Quote by Pete Lowy in “Circuit Court Shuns Butane Additive in Fuel Mixture Credit Case”

Tax Notes

In an article published on July 1, 2021 in Tax notes, Peter Lowy, Co-Chair of Chamberlain Hrdlicka’s state and local tax practice, comments on the recent Seventh Circuit’s opinion whether butane qualifies as an alternative fuel for purposes of the tax credit. He also notes the significance of the decision’s timing, given the Fifth Court is yet to make a decision in Vitol Inc. v. United States, addressing the question whether butane is a liquefied petroleum gas under section 6426(d)(2). 

In a two-part statutory inquiry, the Seventh Circuit addressed whether butane qualifies as a taxable fuel for purposes of the alternative fuel mixture tax credit, and if so, whether it can also qualify as an alternative fuel for the same purpose. Following its analysis, the court held that U.S. Venture’s butane-gasoline mixture doesn’t qualify for the alternative fuel mixture credit. 
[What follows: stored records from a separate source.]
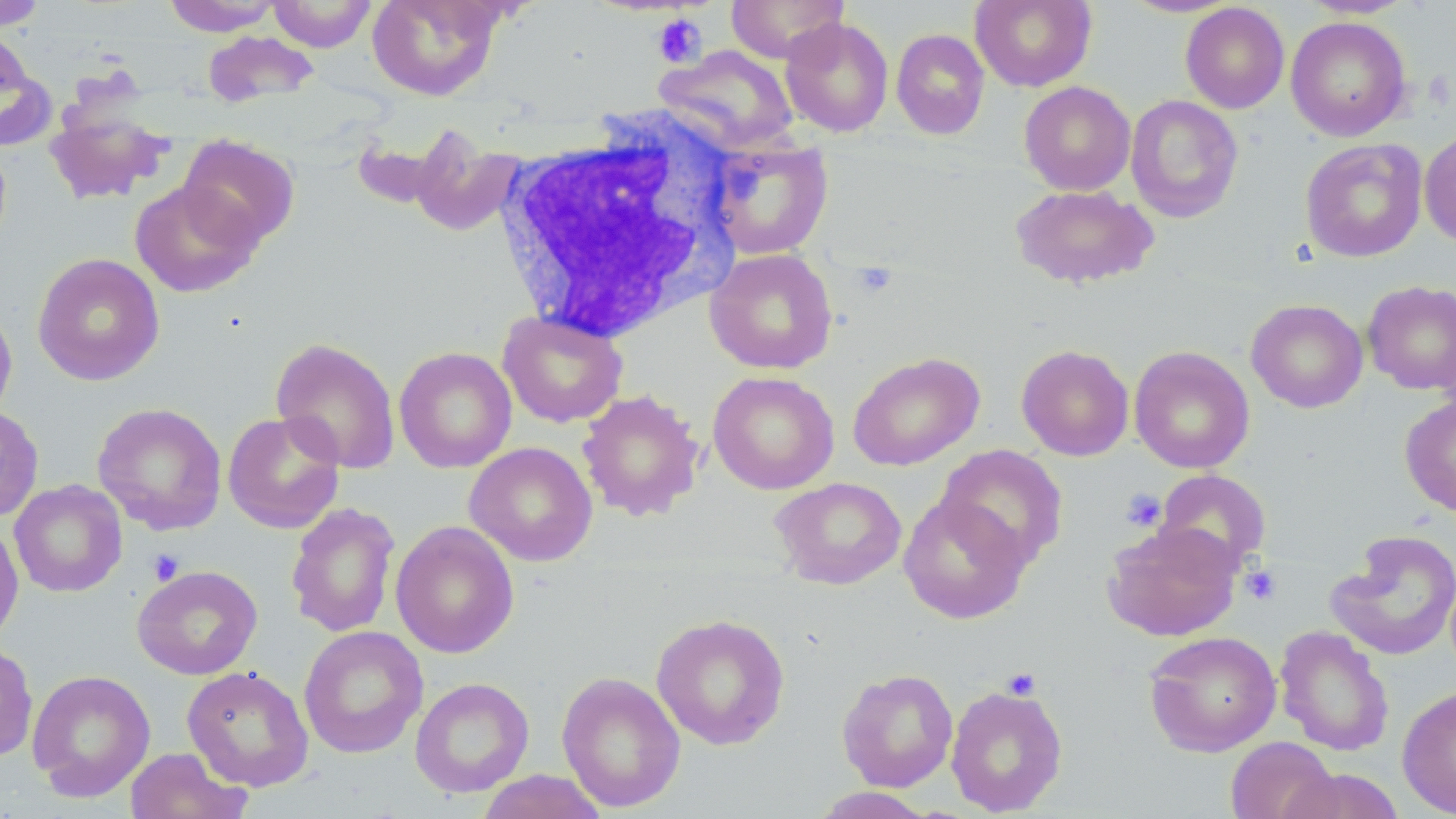

Summary:
  - Coordinate format: approximate bounding boxes as [x1, y1, x2, y2] in pixels
  - Platelet locations: [652, 14, 707, 67], [851, 261, 898, 300], [1121, 488, 1166, 532], [147, 549, 186, 585], [1240, 564, 1282, 605], [1001, 667, 1041, 701]
  - Uninfected red blood cell locations: [0, 0, 46, 30], [267, 0, 376, 52], [367, 0, 504, 101], [726, 0, 849, 63], [970, 0, 1096, 91], [1120, 0, 1241, 17], [1299, 0, 1415, 18], [162, 1, 282, 35], [1180, 3, 1290, 113], [1286, 16, 1411, 141], [780, 17, 894, 136], [890, 28, 990, 139], [0, 30, 55, 151], [202, 30, 320, 109], [655, 44, 799, 153], [1019, 81, 1136, 195], [1126, 95, 1244, 223], [45, 105, 171, 204], [407, 125, 524, 238], [1419, 130, 1456, 248], [178, 134, 300, 251], [707, 137, 833, 260], [1300, 138, 1428, 262], [129, 181, 262, 298], [1009, 183, 1159, 290], [704, 248, 838, 374], [32, 253, 165, 387], [1362, 280, 1456, 396], [1246, 299, 1368, 414], [0, 300, 17, 425], [497, 310, 628, 428], [271, 337, 401, 474], [1016, 344, 1134, 461], [394, 346, 517, 473], [1129, 346, 1255, 473], [847, 351, 984, 471], [708, 371, 839, 494], [577, 389, 705, 522], [1400, 394, 1456, 517], [92, 402, 228, 535], [0, 405, 44, 522], [222, 410, 346, 534], [464, 441, 598, 566], [935, 444, 1068, 570], [1154, 469, 1272, 574], [770, 477, 907, 590], [9, 480, 127, 598], [898, 493, 1031, 623], [285, 502, 400, 638], [0, 518, 23, 647], [390, 521, 519, 659], [1102, 521, 1242, 642], [1327, 529, 1456, 661], [132, 565, 262, 679], [651, 613, 790, 750], [298, 625, 428, 759], [1275, 626, 1394, 756], [1143, 629, 1282, 757], [0, 641, 38, 763], [181, 666, 314, 791], [837, 668, 959, 791], [27, 669, 156, 802], [556, 670, 686, 812], [410, 677, 534, 798], [945, 683, 1068, 816], [1397, 685, 1456, 817], [1225, 737, 1340, 819], [124, 747, 250, 819], [1278, 767, 1405, 819], [475, 769, 609, 819], [810, 787, 936, 818]
  - White blood cell locations: [498, 112, 744, 344]
  - Slide-level diagnosis: negative for blood parasites
  - Modality: light microscopy
  - Stain: May-Grünwald-Giemsa
  - Preparation: thin blood smear
  - Image size: 1456×819 pixels
  - Magnification: 1000x
  - Field of view: one of a larger specimenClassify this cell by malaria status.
Lowy told Tax Notes that the Seventh Circuit’s repeated references to that paradigm, “implying that . . . there was no reason, and Congress couldn’t have intended, to incentivize the butane additive,” along with the government’s assertion that “‘there’s nothing alternative’” about gasoline that has butane added to it, makes one wonder “how much the practical, rather than the technical” drove the outcome.